The superior coverage was combined with a disciplined pass rush that kept Roethlisberger from getting outside of the pocket more than a half-dozen times. In contrast to Peyton Manning(notes) and Tom Brady(notes), Roethlisberger's game is largely dependent on extending plays by breaking the pocket and allowing his receivers to get open downfield.
"The defensive line did a great job of keeping him contained," Hall said. "When he breaks the pocket, that's when he's dangerous."
The Bengals did that by consistently maintaining the proper positioning on defense, particularly in the red zone. On Pittsburgh's four trips inside the Cincinnati 20-yard line, the Bengals safeties and linebacker never got caught out of position, never opening any holes in the coverage for Roethlisberger to easily exploit.

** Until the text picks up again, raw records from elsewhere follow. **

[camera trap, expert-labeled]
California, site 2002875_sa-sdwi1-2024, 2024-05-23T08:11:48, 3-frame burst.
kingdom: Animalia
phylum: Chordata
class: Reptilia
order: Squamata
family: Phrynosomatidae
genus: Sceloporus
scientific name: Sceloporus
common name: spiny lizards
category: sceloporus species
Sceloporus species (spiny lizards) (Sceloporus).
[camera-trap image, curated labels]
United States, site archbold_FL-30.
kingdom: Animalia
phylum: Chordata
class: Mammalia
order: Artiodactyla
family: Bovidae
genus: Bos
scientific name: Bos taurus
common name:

That has been the story all season for the Bengals, who came into the game ranked fifth in the league in points allowed (16.9 ppg).
"We've always had faith in one another," said linebacker Dhani Jones(notes), who had one of the four sacks on Roethlisberger. "We just needed a little bit more understanding of where each person was on the field."
In a greater sense, it's also about understanding where the Bengals are in the bigger scheme. It's about Palmer understanding that sometimes it's better to dump a pass off to a running back than to fire a rocket downfield.
"It's about getting the whole big picture," Bratkowski said. "You look at Pittsburgh's defense and how they feed off turnovers. That's what drives them. You look at our defense and what it's doing. Then you look at what's best for us in a given game. Do we want to be that explosive offense we were in the past? Of course. But sometimes it's not necessary. He knows that."